Passage to read:
=== Begin Enclosure ===
One month later, I woke with the same pain I’d had at the first. Depression doesn’t even begin to say how I felt about that. Happily, though, the next night was the meeting time of our prayer group. One of the men, a doctor, said to me, “Sandra, you look so tired tonight. What’s up?” I told the group what I was going through. They all prayed for me, but when we got up to have a snack and return home, the doctor came over to me with another man. “Would you allow us to lay hands on you and pray in tongues over you?” I agreed; I was ready to try anything. They began to pray over me, and one of the two slipped into praying in tongues. It was the strangest vocalization I’d ever heard. Instead of flowing, it contained a hard CLICK! at intervals. It was distracting; I kept wondering what kind of language that could be.
When they were done praying, the doctor told me to give my pain to Jesus. In my mind, I looked at Jesus on the cross and silently said, “No, I will not give you any more pain. You have already suffered because of who I used to be.” And the pain stopped. I could turn my head, lift my arm. I was so shocked that all I could say was “Thank you!” over and over.
A few months later, my husband was in the living room, watching television. I was a few feet away, cleaning the kitchen. Suddenly I stopped dead. Someone on the TV was speaking that language that the doctor had been speaking over me when I was healed! I walked into the room, my eyes and ears tuned to what was happening on the screen. “What language is that man speaking?” I asked. “Don’t remember,” my husband said. Then he turned to look directly at me. “Is that what that guy in your prayer group was speaking?” All I could do was nod my head. I later found out that there are nine or ten different languages in south and east Africa that include “click consonants” as they are called. I never did find out which one it was, but it doesn’t matter. My pain was gone. Today, I do regularly exercise my neck so that the muscles can keep the badly damaged vertebrae in my neck properly aligned, but I have never again had to be hospitalized for the pain and paralysis I suffered at first... for which I thank God and the man who let God use him for my healing and my faith.
=== End Enclosure ===
Data block:
=== Begin Enclosure ===
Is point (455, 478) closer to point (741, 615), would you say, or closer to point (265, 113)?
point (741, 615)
=== End Enclosure ===
Problem:
Reproduce the healing account starting with "One month later, I" and going on through "that could be.", substituting "meal" for "snack". The data above are separate material and have no connection to the healing account.

Output:
One month later, I woke with the same pain I’d had at the first. Depression doesn’t even begin to say how I felt about that. Happily, though, the next night was the meeting time of our prayer group. One of the men, a doctor, said to me, “Sandra, you look so tired tonight. What’s up?” I told the group what I was going through. They all prayed for me, but when we got up to have a meal and return home, the doctor came over to me with another man. “Would you allow us to lay hands on you and pray in tongues over you?” I agreed; I was ready to try anything. They began to pray over me, and one of the two slipped into praying in tongues. It was the strangest vocalization I’d ever heard. Instead of flowing, it contained a hard CLICK! at intervals. It was distracting; I kept wondering what kind of language that could be.